All I can really say is maybe.
I might even go so far as to say probably, but I can’t say yes, since there are other possible explanations.
Let’s review what’s going on.
Facebook password recovery
If you forget your Facebook password, the first step is to click the “Forgot account?” link on the Facebook log-in screen.
That walks you through the process of account recovery, taking whatever information you know about the account to prove that you are the rightful owner.
One of those pieces of information is your email address, and in the most common case of a lost password, you’ll enter the email address of your account and Facebook will send an email to that email address.
Since you don’t know your password, and a secure system won’t tell it to you, the option is simply to set a new password. You prove that you are the rightful owner of the Facebook account by proving your access to the account email address. You do that by clicking on a link in that email or typing in the one-time password reset code provided in that email.
That you got two notifications sent to two different accounts is a good thing. It means you have an alternate or additional email address associated with your account. When a password reset notification is sent, it’s sent to all the email addresses associated with your account.
That way, if one of those email accounts gets hacked, you’ll still get notification on the others that something nefarious is going on.
I strongly recommend everyone have at least one alternate email address associated with their Facebook account. As you can see above, I have three.
Scenario #1: the intentional hack attempt
Say someone knows your email address and they want to hack into your Facebook account. One approach — at least to start — is to enter your email address into the account recovery process and see if Facebook will let them set a new password.
Naturally, Facebook sends an email to all the email addresses on your account, so you know what’s going on. As long as that hacker-wannabe doesn’t have access to one of your email accounts, they can’t get in. They won’t be able to receive the email message. They won’t be able to fool Facebook that they’re you.
Scenario #2: the accidental “hack” attempt
This one isn’t really a hack, since the person doing it isn’t trying to get into your account. They probably have no idea what they’re doing.
They’re trying to log in and getting their password wrong. Facebook isn’t letting them in. As a result, they try the account recovery path. They enter in their email address, and once again the account-recovery email is sent to all email addresses associated with the account.
The problem? They typed their email address in wrong. What they typed was your email address, not their own. That’s probably why they couldn’t log in in the first place.
It sounds far-fetched, but it’s amazing how often people get their own email address wrong. Repeatedly. Or they just don’t use it often enough to remember exactly what it is — and exactness counts.
They may try several times before giving up or realizing their mistake.
This happens to me often
Don’t let this scare you too much. As you can see, Facebook has a security system in place. As long as your email accounts are secure, your Facebook account is likely to be secure.
This happens to me all the time. Screenshots for this article were just a matter of me looking in my archived email. The image of the notification email is from last week. When it happens, I do click the “let us know” link to let Facebook know that, no, this was not me trying to change my password. My assumption is they use this method to identify repeat offenders.

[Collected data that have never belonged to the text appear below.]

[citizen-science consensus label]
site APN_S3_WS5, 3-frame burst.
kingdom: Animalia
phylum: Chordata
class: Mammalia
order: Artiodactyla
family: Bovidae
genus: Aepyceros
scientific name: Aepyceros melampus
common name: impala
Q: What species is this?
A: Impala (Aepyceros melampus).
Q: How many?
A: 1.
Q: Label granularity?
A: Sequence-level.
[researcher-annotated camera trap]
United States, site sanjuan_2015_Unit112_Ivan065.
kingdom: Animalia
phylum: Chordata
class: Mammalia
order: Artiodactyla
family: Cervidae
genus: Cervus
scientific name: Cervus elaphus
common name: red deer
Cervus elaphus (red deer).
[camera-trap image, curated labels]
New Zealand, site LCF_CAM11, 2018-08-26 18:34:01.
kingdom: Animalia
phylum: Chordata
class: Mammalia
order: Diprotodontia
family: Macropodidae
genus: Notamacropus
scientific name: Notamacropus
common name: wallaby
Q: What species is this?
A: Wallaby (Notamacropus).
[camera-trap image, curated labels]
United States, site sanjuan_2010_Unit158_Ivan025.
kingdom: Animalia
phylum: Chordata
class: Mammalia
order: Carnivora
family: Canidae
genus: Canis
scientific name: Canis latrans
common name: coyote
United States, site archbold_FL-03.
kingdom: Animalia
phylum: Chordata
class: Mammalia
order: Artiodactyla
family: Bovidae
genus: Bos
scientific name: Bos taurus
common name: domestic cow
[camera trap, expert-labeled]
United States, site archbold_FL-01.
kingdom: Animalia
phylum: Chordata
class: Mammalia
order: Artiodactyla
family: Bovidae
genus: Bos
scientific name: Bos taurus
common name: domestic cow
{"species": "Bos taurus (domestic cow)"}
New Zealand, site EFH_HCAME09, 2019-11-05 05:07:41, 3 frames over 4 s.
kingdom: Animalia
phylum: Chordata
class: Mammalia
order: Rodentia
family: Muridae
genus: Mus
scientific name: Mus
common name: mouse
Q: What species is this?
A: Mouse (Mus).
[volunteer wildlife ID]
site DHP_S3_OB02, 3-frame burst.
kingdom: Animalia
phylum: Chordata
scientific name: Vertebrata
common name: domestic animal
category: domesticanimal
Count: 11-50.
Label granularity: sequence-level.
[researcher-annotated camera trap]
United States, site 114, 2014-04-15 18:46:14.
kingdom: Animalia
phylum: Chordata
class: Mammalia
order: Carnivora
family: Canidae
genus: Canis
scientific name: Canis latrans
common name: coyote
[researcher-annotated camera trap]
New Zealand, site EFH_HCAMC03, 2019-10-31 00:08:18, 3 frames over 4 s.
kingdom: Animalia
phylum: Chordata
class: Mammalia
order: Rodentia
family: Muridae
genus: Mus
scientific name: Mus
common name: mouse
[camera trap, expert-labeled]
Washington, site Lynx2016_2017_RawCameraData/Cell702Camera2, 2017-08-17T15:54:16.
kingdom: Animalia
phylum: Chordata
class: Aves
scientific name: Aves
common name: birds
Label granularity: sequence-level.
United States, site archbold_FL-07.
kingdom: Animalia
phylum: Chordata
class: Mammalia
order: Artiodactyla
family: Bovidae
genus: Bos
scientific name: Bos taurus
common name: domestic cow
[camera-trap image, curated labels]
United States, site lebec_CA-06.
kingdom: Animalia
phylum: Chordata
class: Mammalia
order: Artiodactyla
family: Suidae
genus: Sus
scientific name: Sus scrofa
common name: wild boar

I’ll admit, it’s all a little unnerving, but I try not to sweat it. Mostly because I have a not-so-secret weapon.
Facebook supports two-factor authentication, and I have it turned on.
Facebook supports several different forms of two-factor. In my case, even if someone gets my password, they’d have to also enter a code that’s displayed only by the Facebook app on my mobile phone.
Without that second factor, they can’t log in.
As you might imagine, enabling some form of two-factor authentication is something I recommend for all your important accounts that support it. Facebook most certainly qualifies for most people.
Hacking attempt or not?
Ultimately, there’s no way to know whether the attempt to reset your account password was deliberate or accidental. Perhaps you’re a target, or perhaps your email address is similar to that of others. We’ll never really know.
But by maintaining the security of your email accounts, and possibly adding two-factor authentication, you can generally rest easy — even when you get these unexpected notifications.